Suppose we have an L circuit with DC power supply of emf \$\mathscr{E}\$
simulate this circuit – Schematic created using CircuitLab
By KVL,
\$\mathscr{E}=L\frac{dI}{dt}\$.
This suggests that \$\frac{dI}{dt}=\frac{\mathscr{E}}{L}\$
As at \$t=0\$, \$I=0\$
So, current increases at a constant rate from \$0\$.
But, I am not able to understand why this is so physically.
My interpretation
The above situation is analogous to the situation in which we have a coil placed between the Helmholtz coil, of which we are increasing the current at constant rate. Thus magnetic field increases at constant rate between the Helmholtz coil so the magnetic flux increases at a constant rate in the first coil and a constant emf will be induced in the first coil by Faraday's law. But in this case, "we" are increasing the current in Helmholtz coil at a constant rate. But how this is achieved in the original circuit?
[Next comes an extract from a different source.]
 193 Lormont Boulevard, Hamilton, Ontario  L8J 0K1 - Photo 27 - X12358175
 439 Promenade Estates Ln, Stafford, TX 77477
KVL forces that voltage across the inductor has to be \$\mathscr{E}\$, and then by Faraday's law thus \$\frac{dI}{dt}\$ has to be constant.
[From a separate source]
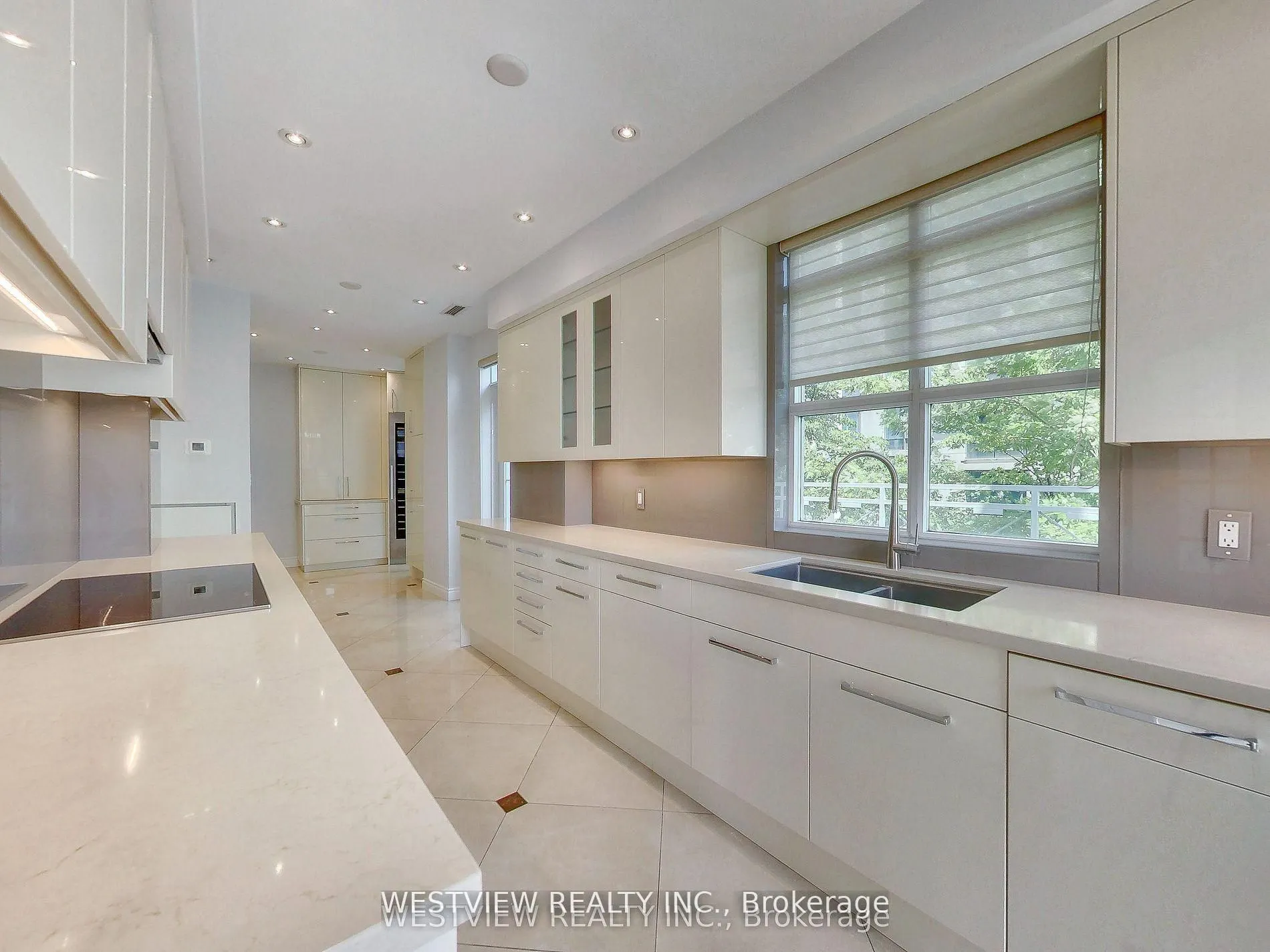 2111 Lake Shore Boulevard W #116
But I am not able to understand how this has been achieved in a circuit when we close the switch.
When we close the switch, suddenly the charge carriers gets accelerated and thus \$\frac{dI}{dt}\neq 0\$, but the inductor does not like that. So it will induce emf instantly and when \$V_L=\mathscr{E}\$, \$I=0\$. As that corresponds to opposing batteries of same emf. As long as \$V_L=\mathscr{E}\$, no current in the circuit, thus no change in current and thus \$\frac{dI}{dt}=0\$. So, as a result the inductor's induced voltage will go to \$0\$. When it starts decreasing, \$V_L-\mathscr{E}\neq 0\$, thus \$I\$ starts increasing and \$\frac{dI}{dt}\neq 0\$ but inductor will again increase the induce emf to oppose this \$\frac{dI}{dt}\$. As soon as \$V_L=\mathscr{E}\$, \$I=0\$ again. So, this suggests that \$V_L=\mathscr{E}\$ always, which is also given by KVL.
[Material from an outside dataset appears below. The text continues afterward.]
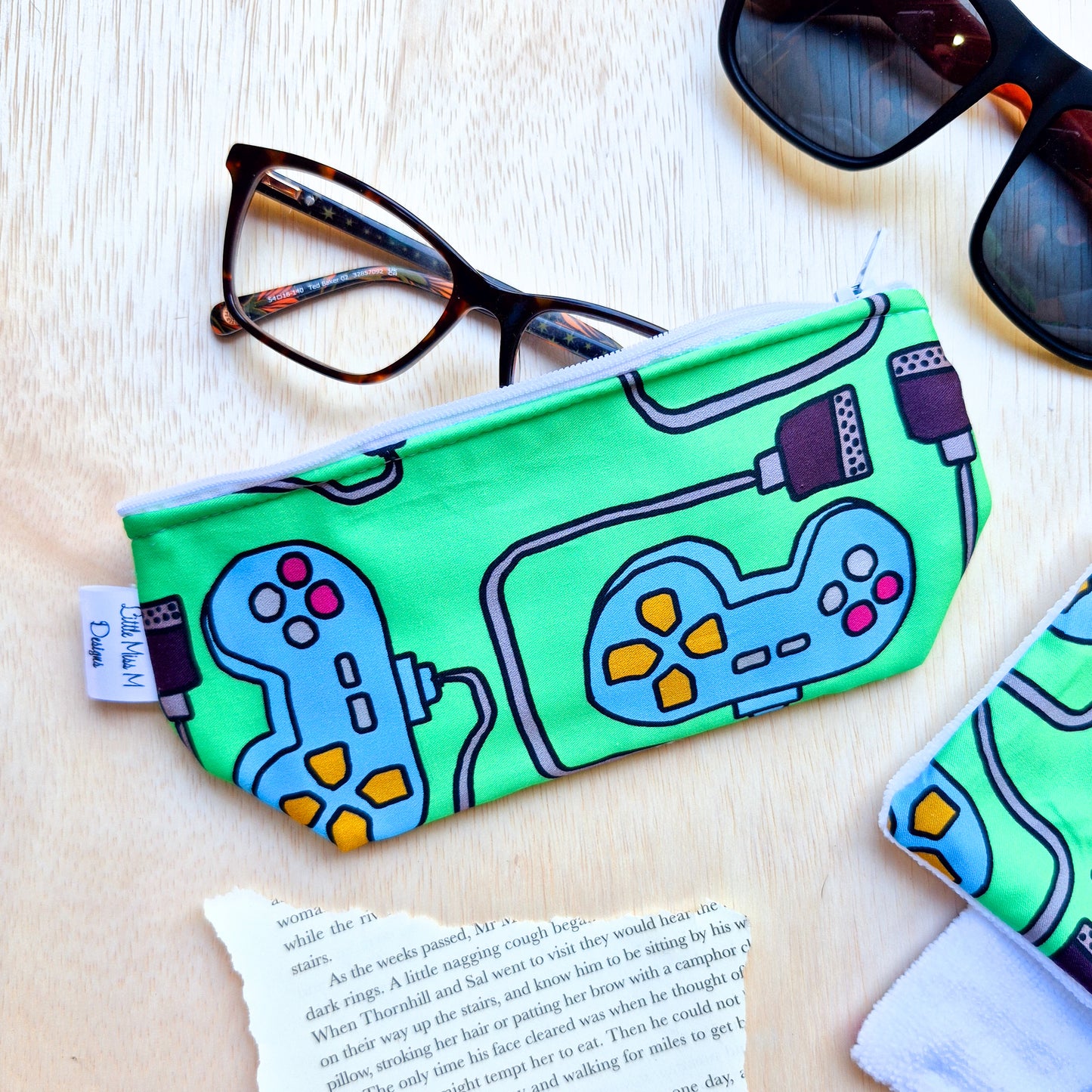 Glasses Case & Cleaner Cheatcode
But this corresponds to \$I=0\$ at all the time. But this leads to the problem that as current is not changing then \$V_L\$ should be \$0\$. But I think that one can argue that as \$V_L\$ starts to decrease from \$\mathscr{E}\$, net voltage in the circuit won't be \$0\$ and this leads to the change in the current and thus to oppose this change in current inductor has to maintain the \$V_L=\mathscr{E}\$. So, the KVL and Faraday's law still holds in the sense to oppose the "tendency" of changing current.
Same is the case of the limiting friction, it won't be 0, till the object has tendency to have a relative motion with the surface. But as the guiding force exceeds the limiting friction the object moves. In that case, there is an upper limit to the value of limiting friction (depends on the type of surface) which when the guiding force exceeds that value, the object starts moving. But here the guiding force is constant (i.e, constant voltage source), the opposing force has no upper limit (i.e, \$V_L\alpha\frac{dI}{dt}\$ which has no upper bound).
But the point is that the above analysis suggests that we have a constant current in the circuit and as at \$t=0\$, \$I=0\$, thus at all other times \$I\$ should be \$0\$. One can give another argument that for \$\frac{dI}{dt}\$ to be non-zero, the charge carriers have to be accelerated, but the net voltage in the circuit is \$0\$. So, there is nothing that accelerates the charge carriers. Thus they move with constant speed, thus passes with same amount through a given area at all the times, thus constitute constant current.
My question is how \$\frac{dI}{dt}\neq 0\$ as suggested by KVL? What actually cause this?
Definitely one can't say that as \$V_L=\mathscr{E}\$, thus \$\frac{dI}{dt}\neq 0\$. This is kind of a circular argument. I have seen several posts and physics books which bypasses the question by making the above argument.
Can somebody please help me in understanding this. I am very confused.